After 13 years in the position, Jane moved into her new role as the special assistant to the chancellor and is focusing on the 2020 student experience. She will continue to help our university fulfill its missions around access, affordability and degree attainment. Words cannot express the gratitude I have for Jane and her amazing work over the past years. She developed the foundation for our future and has been my mentor and guide.

In my new role as interim vice chancellor, it is exciting to be even more connected with the great work happening at UC Merced to help keep student success at the center of our efforts.

That focus has helped the campus receive grants and gifts to support our work. With a federal grant, we launched the Degree Attainment for Returning and Transfer Students office out of the Calvin E. Bright Success Center. With a gift from the UC Office of the President and the John Elia Education Endowment, we added more directed support for our undocumented students. A federal grant from the Department of the Interior and a gift from the Watkins Family Foundation have added to the leadership and outdoor wilderness experiences coordinated through the Yosemite Leadership Program.

The Food Pantry effort to address food scarcity among our students has garnered national attention, and aligned us with President Janet Napolitano’s Global Food Initiative. Her recent visit also gave the campus an opportunity to showcase our partnerships with local farmers and ranchers as we seek to promote the farm-to-table initiative.

Leadership Role Changes

This work, plus much more, continues while the division goes through a period of transition.

Fuji Collins will continue to serve as the assistant vice chancellor for Health and Wellness. That team will add the Calvin E. Bright Success Center as we holistically expand our concentration on student success. In addition, Fuji will serve as interim dean of students, and oversee the Student Response Team as well as serve as our point of contact for student-crisis intervention.

In addition to his role as the director of the Center for Career and Professional Advancement, Brian O’Bruba will serve as interim assistant vice chancellor for Campus Life. Along with the Center for Career and Professional Advancement, the Campus Life team will continue to include ASUCM, the Campus Store, Graduate Student Services and the Office of Student Life.

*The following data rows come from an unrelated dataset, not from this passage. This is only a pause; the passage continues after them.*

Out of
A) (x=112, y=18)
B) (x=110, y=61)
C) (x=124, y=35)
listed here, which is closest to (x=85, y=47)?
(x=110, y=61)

J. Michael Thompson, associate vice chancellor for Enrollment Management, is headed up Highway 99 to take on a similar role at the University of the Pacific. We will start a national search by the end of the month.

I will continue to work directly with Housing and Residence Life and Dining Services, especially around planning for our growth as part of the 2020 Project.

Enrollment Snapshot

A few weeks ago, we moved almost 1,250 new students into on-campus residence halls and welcomed 1,659 new first-year and transfer students at the annual Scholars Lane Bridge Crossing. Our new students continue to represent the entire state of California, with 36 percent coming from the Central Valley, 35 percent from Southern California and 22 percent from the Bay Area. Our increase in students from the Central Valley represents the important work being conducted by Associate Vice Chancellor for the Center for Educational Partnerships Jorge Aguilar and his team to improve educational opportunities. 

More than 50 percent of the new students are STEM majors and 68 percent self-identified as first generation (neither parent graduated from a four-year college or university). The racial and ethnic diversity of this class continues to reflect our commitment to access, with more than 120 new students falling into the category of undocumented, or “Dreamers.”

We also welcomed 100 new graduate students, as our graduate student population grew to nearly 400. Making up about 6 percent of our total enrollment, this group of students continues to work with faculty members to advance our research agenda and excellence in teaching, both of which are hallmarks of a UC education.

I am confident in our ability to continue supporting each other in our important work and in our passion to help students succeed and reach their academic goals. It has been the foundation of our past and will continue to be the framing for our future endeavors.